Actualiza estas entradas cambiando "sandy strip" por "strip of sand" y deja todo lo demás igual, por favor.

Entradas guardadas de una colección
+ + +

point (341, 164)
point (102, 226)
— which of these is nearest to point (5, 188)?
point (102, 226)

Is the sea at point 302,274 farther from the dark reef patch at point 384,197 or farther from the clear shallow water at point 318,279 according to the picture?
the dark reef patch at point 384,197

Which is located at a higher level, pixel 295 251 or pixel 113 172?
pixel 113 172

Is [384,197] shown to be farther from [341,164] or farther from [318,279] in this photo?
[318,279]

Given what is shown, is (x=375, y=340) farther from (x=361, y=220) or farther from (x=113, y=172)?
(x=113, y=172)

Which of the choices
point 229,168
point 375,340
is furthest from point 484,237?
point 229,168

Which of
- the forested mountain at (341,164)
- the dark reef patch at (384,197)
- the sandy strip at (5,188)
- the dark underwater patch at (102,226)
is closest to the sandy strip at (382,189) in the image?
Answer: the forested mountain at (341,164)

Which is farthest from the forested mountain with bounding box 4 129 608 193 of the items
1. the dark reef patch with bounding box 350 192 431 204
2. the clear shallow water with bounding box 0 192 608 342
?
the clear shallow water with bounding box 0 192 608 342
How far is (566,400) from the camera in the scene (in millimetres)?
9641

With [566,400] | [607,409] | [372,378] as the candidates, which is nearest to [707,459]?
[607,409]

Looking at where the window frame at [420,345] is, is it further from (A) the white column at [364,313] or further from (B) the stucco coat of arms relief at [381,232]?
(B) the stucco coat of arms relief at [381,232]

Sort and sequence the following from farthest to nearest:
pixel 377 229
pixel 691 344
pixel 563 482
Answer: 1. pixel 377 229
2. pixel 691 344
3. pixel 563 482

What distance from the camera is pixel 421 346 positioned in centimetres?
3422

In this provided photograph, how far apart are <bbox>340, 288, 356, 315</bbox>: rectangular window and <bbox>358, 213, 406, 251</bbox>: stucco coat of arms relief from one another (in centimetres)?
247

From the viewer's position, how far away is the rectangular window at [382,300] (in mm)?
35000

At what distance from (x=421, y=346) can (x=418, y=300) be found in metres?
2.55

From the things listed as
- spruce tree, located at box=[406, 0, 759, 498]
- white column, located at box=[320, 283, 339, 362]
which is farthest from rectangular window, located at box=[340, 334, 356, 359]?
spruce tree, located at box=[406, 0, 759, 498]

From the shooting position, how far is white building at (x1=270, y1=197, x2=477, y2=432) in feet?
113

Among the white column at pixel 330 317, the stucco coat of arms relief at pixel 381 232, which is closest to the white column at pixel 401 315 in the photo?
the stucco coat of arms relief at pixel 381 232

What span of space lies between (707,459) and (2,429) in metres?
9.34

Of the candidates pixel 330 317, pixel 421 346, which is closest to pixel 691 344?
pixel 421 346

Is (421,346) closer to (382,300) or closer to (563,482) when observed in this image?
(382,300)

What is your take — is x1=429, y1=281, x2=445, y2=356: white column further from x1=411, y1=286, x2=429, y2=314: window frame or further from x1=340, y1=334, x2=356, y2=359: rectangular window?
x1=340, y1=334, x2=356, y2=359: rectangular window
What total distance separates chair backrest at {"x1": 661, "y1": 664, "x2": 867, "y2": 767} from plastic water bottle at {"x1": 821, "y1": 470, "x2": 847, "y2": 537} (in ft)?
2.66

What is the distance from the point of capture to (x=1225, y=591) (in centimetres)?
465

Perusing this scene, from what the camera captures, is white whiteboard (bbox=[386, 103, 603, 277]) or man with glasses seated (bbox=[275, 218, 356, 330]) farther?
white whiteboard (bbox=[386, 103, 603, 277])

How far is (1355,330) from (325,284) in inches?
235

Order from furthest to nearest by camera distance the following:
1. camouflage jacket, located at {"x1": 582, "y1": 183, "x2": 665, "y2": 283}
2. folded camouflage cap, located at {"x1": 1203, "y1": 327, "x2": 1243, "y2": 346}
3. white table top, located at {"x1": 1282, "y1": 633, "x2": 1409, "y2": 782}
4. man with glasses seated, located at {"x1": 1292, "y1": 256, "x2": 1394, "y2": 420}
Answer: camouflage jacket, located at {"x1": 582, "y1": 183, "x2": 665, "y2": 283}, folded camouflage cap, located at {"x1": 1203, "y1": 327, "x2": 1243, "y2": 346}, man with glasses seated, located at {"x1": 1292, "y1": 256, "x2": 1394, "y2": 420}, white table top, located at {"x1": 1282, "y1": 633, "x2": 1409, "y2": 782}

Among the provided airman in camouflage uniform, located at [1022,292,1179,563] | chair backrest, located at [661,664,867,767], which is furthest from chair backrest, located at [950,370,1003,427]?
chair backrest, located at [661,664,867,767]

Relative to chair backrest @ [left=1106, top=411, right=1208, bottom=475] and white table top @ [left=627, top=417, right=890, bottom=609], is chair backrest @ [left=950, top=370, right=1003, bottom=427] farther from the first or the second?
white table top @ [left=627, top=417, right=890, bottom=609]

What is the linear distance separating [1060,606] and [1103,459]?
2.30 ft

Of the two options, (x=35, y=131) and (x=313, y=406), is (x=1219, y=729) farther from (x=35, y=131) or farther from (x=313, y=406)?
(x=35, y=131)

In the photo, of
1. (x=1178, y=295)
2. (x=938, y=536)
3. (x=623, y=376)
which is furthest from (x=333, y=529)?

+ + +

■ Resultado del ejercicio
point (341, 164)
point (102, 226)
— which of these is nearest to point (5, 188)?
point (102, 226)

Is the sea at point 302,274 farther from the dark reef patch at point 384,197 or farther from the clear shallow water at point 318,279 according to the picture?
the dark reef patch at point 384,197

Which is located at a higher level, pixel 295 251 or pixel 113 172?
pixel 113 172

Is [384,197] shown to be farther from [341,164] or farther from [318,279] in this photo?
[318,279]

Given what is shown, is (x=375, y=340) farther from (x=361, y=220) or farther from (x=113, y=172)?
(x=113, y=172)

Which of the choices
point 229,168
point 375,340
is furthest from point 484,237?
point 229,168

Which of
- the forested mountain at (341,164)
- the dark reef patch at (384,197)
- the strip of sand at (5,188)
- the dark underwater patch at (102,226)
is closest to the strip of sand at (382,189) in the image?
Answer: the forested mountain at (341,164)

Which is farthest from the forested mountain with bounding box 4 129 608 193 of the items
1. the dark reef patch with bounding box 350 192 431 204
2. the clear shallow water with bounding box 0 192 608 342
?
the clear shallow water with bounding box 0 192 608 342
How far is (566,400) from the camera in the scene (in millimetres)?
9641

With [566,400] | [607,409] | [372,378] as the candidates, which is nearest to [707,459]?
[607,409]

Looking at where the window frame at [420,345] is, is it further from (A) the white column at [364,313] or further from (B) the stucco coat of arms relief at [381,232]?
(B) the stucco coat of arms relief at [381,232]

Sort and sequence the following from farthest to nearest:
pixel 377 229
pixel 691 344
pixel 563 482
Answer: 1. pixel 377 229
2. pixel 691 344
3. pixel 563 482

What distance from the camera is pixel 421 346 positioned in centimetres?
3422

In this provided photograph, how far apart are <bbox>340, 288, 356, 315</bbox>: rectangular window and <bbox>358, 213, 406, 251</bbox>: stucco coat of arms relief from one another (in centimetres)?
247

From the viewer's position, how far away is the rectangular window at [382,300] (in mm)?
35000

At what distance from (x=421, y=346) can (x=418, y=300) be found in metres?
2.55

From the things listed as
- spruce tree, located at box=[406, 0, 759, 498]
- white column, located at box=[320, 283, 339, 362]
which is farthest from rectangular window, located at box=[340, 334, 356, 359]?
spruce tree, located at box=[406, 0, 759, 498]

From the shooting position, how far is white building at (x1=270, y1=197, x2=477, y2=432) in feet?
113

Among the white column at pixel 330 317, the stucco coat of arms relief at pixel 381 232, which is closest to the white column at pixel 401 315 in the photo?
the stucco coat of arms relief at pixel 381 232

What span of space lies between (707,459) and (2,429) in metres?
9.34

Of the candidates pixel 330 317, pixel 421 346, which is closest to pixel 691 344?
pixel 421 346

Is (421,346) closer to (382,300) or closer to (563,482) when observed in this image?
(382,300)

What is your take — is x1=429, y1=281, x2=445, y2=356: white column further from x1=411, y1=286, x2=429, y2=314: window frame or further from x1=340, y1=334, x2=356, y2=359: rectangular window?
x1=340, y1=334, x2=356, y2=359: rectangular window
What total distance separates chair backrest at {"x1": 661, "y1": 664, "x2": 867, "y2": 767} from plastic water bottle at {"x1": 821, "y1": 470, "x2": 847, "y2": 537} (in ft)?
2.66

What is the distance from the point of capture to (x=1225, y=591) (in centimetres)?
465

Perusing this scene, from what the camera captures, is white whiteboard (bbox=[386, 103, 603, 277]) or man with glasses seated (bbox=[275, 218, 356, 330]) farther?
white whiteboard (bbox=[386, 103, 603, 277])

How far is (1355,330) from (325,284) in inches?
235

Order from furthest to nearest by camera distance the following:
1. camouflage jacket, located at {"x1": 582, "y1": 183, "x2": 665, "y2": 283}
2. folded camouflage cap, located at {"x1": 1203, "y1": 327, "x2": 1243, "y2": 346}
3. white table top, located at {"x1": 1282, "y1": 633, "x2": 1409, "y2": 782}
4. man with glasses seated, located at {"x1": 1292, "y1": 256, "x2": 1394, "y2": 420}
Answer: camouflage jacket, located at {"x1": 582, "y1": 183, "x2": 665, "y2": 283}, folded camouflage cap, located at {"x1": 1203, "y1": 327, "x2": 1243, "y2": 346}, man with glasses seated, located at {"x1": 1292, "y1": 256, "x2": 1394, "y2": 420}, white table top, located at {"x1": 1282, "y1": 633, "x2": 1409, "y2": 782}

Among the provided airman in camouflage uniform, located at [1022,292,1179,563] | chair backrest, located at [661,664,867,767], which is furthest from chair backrest, located at [950,370,1003,427]?
chair backrest, located at [661,664,867,767]

Relative to chair backrest @ [left=1106, top=411, right=1208, bottom=475] and white table top @ [left=627, top=417, right=890, bottom=609], is chair backrest @ [left=950, top=370, right=1003, bottom=427] farther from the first or the second?
white table top @ [left=627, top=417, right=890, bottom=609]

What is the linear distance separating [1060,606] and [1103,459]?
2.30 ft

Of the two options, (x=35, y=131) and (x=313, y=406), is (x=1219, y=729) farther from (x=35, y=131) or farther from (x=313, y=406)?
(x=35, y=131)

In the photo, of
1. (x=1178, y=295)
2. (x=938, y=536)
3. (x=623, y=376)
which is furthest from (x=333, y=529)?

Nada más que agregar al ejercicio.